**Seitenauszug**
-*-
EU-Parlament untersucht Vorwürfe gegen Rechnungshofpräsident Lehne

Eine französische Zeitung erhebt nach monatelangen Recherchen Vorwürfe gegen den Präsidenten des Europäischen Rechnungshofes Klaus-Heiner Lehne. Der zuständige Kontrollausschuss des EU-Parlaments untersucht den Fall. Lehne dementiert.
Titelbild
Der Präsident des Europäischen Rates Charles Michel (L) begrüßt den Präsidenten des Europäischen Rechnungshofs (ERH) Klaus-Heiner Lehne vor einem Treffen in Brüssel am 17. Januar 2020.Foto: Olivier Hoslet/POOL/AFP via Getty Images
Von 4. Dezember 2021

Es geht im Fall von Klaus-Heiner Lehne, Präsident des Europäischen Rechnungshofes (EuRH), um „Wohnprämien für Scheinwohnungen in Luxemburg, Missbrauch von Spesenabrechnungen, ungeprüfte Dienstreisen“, schrieb die französische Tageszeitung „Libération“ am 26. November in einem Investigativ-Bericht. Der Zeitungsartikel brachte eine Untersuchung ins Rollen. Rund zehn Mitglieder der Kontrollinstanz sollen betroffen sein, angefangen von ihrem Präsidenten.
-*-
**Auszüge aus einem räumlichen Datensatz**
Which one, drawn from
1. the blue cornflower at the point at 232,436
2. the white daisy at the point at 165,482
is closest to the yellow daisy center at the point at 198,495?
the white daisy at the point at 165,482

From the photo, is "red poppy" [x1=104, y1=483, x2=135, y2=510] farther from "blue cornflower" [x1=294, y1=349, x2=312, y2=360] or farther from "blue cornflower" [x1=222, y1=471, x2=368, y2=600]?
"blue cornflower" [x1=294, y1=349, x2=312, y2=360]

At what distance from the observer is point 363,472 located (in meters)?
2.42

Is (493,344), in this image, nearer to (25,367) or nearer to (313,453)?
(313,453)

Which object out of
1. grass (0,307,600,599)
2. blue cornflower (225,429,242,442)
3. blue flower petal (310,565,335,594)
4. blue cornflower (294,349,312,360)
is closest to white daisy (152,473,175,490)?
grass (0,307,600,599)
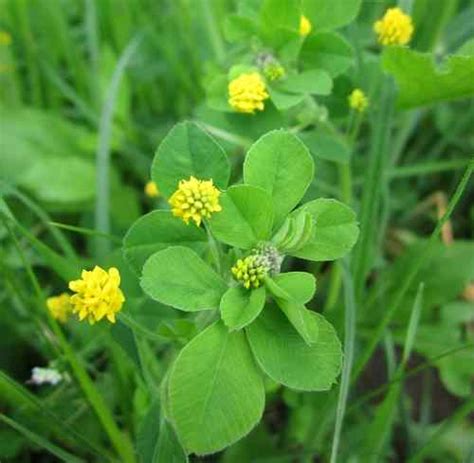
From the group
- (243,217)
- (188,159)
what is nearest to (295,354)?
(243,217)

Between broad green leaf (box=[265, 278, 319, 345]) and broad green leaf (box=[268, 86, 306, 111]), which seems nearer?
broad green leaf (box=[265, 278, 319, 345])

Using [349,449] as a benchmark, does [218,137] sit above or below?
above

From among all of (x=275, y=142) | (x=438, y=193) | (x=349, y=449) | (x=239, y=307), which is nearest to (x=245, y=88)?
(x=275, y=142)

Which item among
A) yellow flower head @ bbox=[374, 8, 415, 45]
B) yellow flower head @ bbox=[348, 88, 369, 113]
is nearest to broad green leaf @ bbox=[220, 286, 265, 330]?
yellow flower head @ bbox=[348, 88, 369, 113]

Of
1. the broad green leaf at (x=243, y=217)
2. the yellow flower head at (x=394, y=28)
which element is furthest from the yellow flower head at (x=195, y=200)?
the yellow flower head at (x=394, y=28)

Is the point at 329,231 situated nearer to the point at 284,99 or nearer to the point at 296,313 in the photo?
the point at 296,313

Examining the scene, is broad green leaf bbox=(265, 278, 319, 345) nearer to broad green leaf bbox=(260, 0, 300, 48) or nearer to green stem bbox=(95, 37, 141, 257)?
broad green leaf bbox=(260, 0, 300, 48)

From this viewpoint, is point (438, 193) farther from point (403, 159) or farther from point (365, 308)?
point (365, 308)
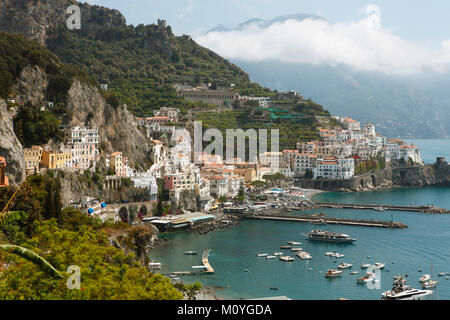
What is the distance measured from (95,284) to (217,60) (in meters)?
82.5

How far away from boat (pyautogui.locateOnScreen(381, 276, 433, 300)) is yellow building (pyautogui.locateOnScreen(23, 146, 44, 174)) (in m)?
21.3

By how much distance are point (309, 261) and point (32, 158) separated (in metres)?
-*-
**Schriftliche Aufgaben**
**1)** Beantworten Sie zum Seitenauszug die folgenden Fragen:
(a) Welche Zeitung veröffentlichte am 26. November den Investigativ-Bericht?
(b) In welcher Stadt und an welchem Datum fand laut Bildunterschrift das Treffen statt?
(c) Wie viele Mitglieder der Kontrollinstanz sollen betroffen sein?
**2)** Ermitteln Sie in den Einträgen jede Zeile, die die Zeichenfolge „distance“ enthält, und geben Sie diese Zeilen wörtlich wieder.

**Lösungen**
**1)**
(a) Die französische Tageszeitung „Libération“.
(b) In Brüssel am 17. Januar 2020.
(c) Rund zehn.

**2)**
At what distance from the observer is point 363,472 located (in meters)?
What is the distance measured from (95,284) to (217,60) (in meters)?
By how much distance are point (309, 261) and point (32, 158) separated (in metres)?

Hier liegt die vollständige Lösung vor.